Dance Without Effort

my mud-slog

my mud-slog

Last night I painted badly and I did it intentionally. I went down into the cool of the basement studio to escape the heat and humidity. A new canvas was stapled to the wall, gessoed and ready to go. I picked up my brushes, squeezed paint onto the palette and began working.

Many years ago I made the switch from oils to acrylics because the fumes were making me ill. It was a happy accident. Acrylics required me to work fast and fast meant I had no time to think. I learned by default that I am a much better artist when I’m not laboring over the details. Sometimes the process feels like an invocation. Sometimes the process feels like a rolling mess that morphs and morphs until the final moment when, like focusing a telescope, the image becomes crystal clear.

My paintings are generally big. They demand a full-body engagement, painting-as-dance. I know I am working well when I lose track of time, when the dance overtakes me, and the line between painting and painter disappears. It is pure magic: a place free of thought-obstacles.

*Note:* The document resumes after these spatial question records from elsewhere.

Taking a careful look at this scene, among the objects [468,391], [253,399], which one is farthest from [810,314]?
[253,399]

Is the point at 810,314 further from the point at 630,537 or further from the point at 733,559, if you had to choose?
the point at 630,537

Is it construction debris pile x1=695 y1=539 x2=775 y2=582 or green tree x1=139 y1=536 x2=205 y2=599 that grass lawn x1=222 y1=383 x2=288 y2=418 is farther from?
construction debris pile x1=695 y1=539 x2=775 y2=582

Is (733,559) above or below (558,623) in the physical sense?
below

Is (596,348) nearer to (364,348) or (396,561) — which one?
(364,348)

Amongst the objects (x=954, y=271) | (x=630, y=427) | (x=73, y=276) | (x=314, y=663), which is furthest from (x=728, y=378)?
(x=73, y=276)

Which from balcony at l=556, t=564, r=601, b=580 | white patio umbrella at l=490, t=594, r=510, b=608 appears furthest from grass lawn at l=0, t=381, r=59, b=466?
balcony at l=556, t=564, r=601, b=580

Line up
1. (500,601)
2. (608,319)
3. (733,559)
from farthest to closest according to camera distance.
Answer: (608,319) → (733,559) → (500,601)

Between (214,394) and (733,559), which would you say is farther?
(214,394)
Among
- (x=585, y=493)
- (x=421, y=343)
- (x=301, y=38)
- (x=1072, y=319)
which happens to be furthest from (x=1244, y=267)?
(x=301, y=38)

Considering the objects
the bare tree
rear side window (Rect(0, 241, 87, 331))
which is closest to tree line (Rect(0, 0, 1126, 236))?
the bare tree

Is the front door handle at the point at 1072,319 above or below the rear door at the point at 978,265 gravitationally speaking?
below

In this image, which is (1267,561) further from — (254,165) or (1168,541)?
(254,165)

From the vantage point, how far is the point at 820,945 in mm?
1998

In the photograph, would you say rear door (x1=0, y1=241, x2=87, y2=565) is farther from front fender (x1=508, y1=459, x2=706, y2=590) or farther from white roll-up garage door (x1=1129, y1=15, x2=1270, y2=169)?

Last night there was no magic. When I was younger the slog sessions would depress me. I believed I had to have magic all of the time and felt despair when, instead of magic, I danced knee-deep in mud. It took a long time for me to appreciate the necessity of the mud dances. Painting badly is, of course, necessary to paint well. In fact, I now know that there is no such thing as painting badly just as there is no such thing as perfection. Saying more with less is a life-long learning process for all artists. Freedom of expression is a yoga, a practice. It has as much to do with muscles as it does with minds. It is a yoga of brevity. It is as efficient as breath. It is a paradox of stepping out of the way so that you can fully step forward.

I once saw an exhibit of the hundreds of sketches and studies John Singer Sergeant did before painting El Jaleo. I loved it. He drew the same thing over and over again. He painted again and again the smallest detail. He was putting the image into his body. He was teaching his muscles to flow without tension. The finished painting (the last thing in the exhibit) was thrilling. It is a celebration of brevity, free motion without mental intervention. It made me dizzy. It made me cry because I knew how devoted he was to his practice to say so much with so little. I knew how many hours of effort it took for him to dance so effortlessly.

 

 

Dance With The Fire

Screen Shot 2015-03-29 at 5.21.46 PMLast night was Duke’s (Richard Kruse’s) memorial art show. There was an abundance of food, wine, laughter and stories. The gallery was literally filled with his paintings, prints, and sculpture. He was prolific. His paint encrusted chair, draped with his paint spattered coat, sat empty before his easel; on the easel was a large sketch pad, a place for notes for Duke and his family. I watched people approach the chair, catching their breath before sitting to compose their thoughts in the very chair he’d occupied for decades to compose the paintings that lined the walls. The chair became sacred space, a bridge between worlds.

I did not know him but I felt an immediate kinship with his work. He was a figurative painter – as am I – and given to the mystic – as am I: he worked the figure to find the soul shining inside – as do I. It was a great treat to thumb through his sketchbook. The energy and freedom of his drawings took my breath away; this was a man who needed to make art. It was an imperative made visible. I found an even deeper kinship in his imperative.

It’s hard to explain to someone who is not filled with the fire, the inner necessity to draw, dance, make music,…. It is more than a want or desire. It can be ignored but withering is the price. If it is not honored it will consume. To someone who does not know this fire the making of art appears as an indulgence. To someone who burns with the fire, anything else is a distraction; they will construct their life patterns according to the necessity of the fire.

The myth of the suffering artist is perpetuated by non-artists. The only artists that suffer are those who ignore their gift. Most people, despite their rhetoric, fear the kind of freedom and energy evident in Duke’s sketchbook. Artists run at the unknown. They develop craft so they might relinquish control in order to dance with the fire. Too much investment in control (of self, of other, of circumstance) smothers the flame. By the stories I heard, by the power of his sketches, by the laughter his life evoked, I can only assume that Duke must have been a master of this fire-dance.